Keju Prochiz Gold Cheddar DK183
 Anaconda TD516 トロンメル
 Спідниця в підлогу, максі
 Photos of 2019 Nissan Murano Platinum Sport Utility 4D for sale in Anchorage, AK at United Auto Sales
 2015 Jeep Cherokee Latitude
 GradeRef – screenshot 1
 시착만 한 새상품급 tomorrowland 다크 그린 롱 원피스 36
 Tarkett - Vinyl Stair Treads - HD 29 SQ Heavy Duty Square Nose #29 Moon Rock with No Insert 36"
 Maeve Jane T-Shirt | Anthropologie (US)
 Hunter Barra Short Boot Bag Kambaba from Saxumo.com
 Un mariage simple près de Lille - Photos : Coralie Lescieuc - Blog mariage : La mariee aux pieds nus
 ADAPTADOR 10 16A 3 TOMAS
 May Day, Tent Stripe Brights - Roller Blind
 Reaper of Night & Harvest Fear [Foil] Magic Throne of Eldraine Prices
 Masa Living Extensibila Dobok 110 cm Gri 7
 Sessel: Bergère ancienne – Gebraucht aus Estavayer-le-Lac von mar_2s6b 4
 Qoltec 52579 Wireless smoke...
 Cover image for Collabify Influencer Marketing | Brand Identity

══════

Your objective: Beginning at the line that holds "Maeve Jane T-Shirt | Anthropologie (US)", reproduce each line of the records above down to and including the last one.

Task output:
 Maeve Jane T-Shirt | Anthropologie (US)
 Hunter Barra Short Boot Bag Kambaba from Saxumo.com
 Un mariage simple près de Lille - Photos : Coralie Lescieuc - Blog mariage : La mariee aux pieds nus
 ADAPTADOR 10 16A 3 TOMAS
 May Day, Tent Stripe Brights - Roller Blind
 Reaper of Night & Harvest Fear [Foil] Magic Throne of Eldraine Prices
 Masa Living Extensibila Dobok 110 cm Gri 7
 Sessel: Bergère ancienne – Gebraucht aus Estavayer-le-Lac von mar_2s6b 4
 Qoltec 52579 Wireless smoke...
 Cover image for Collabify Influencer Marketing | Brand Identity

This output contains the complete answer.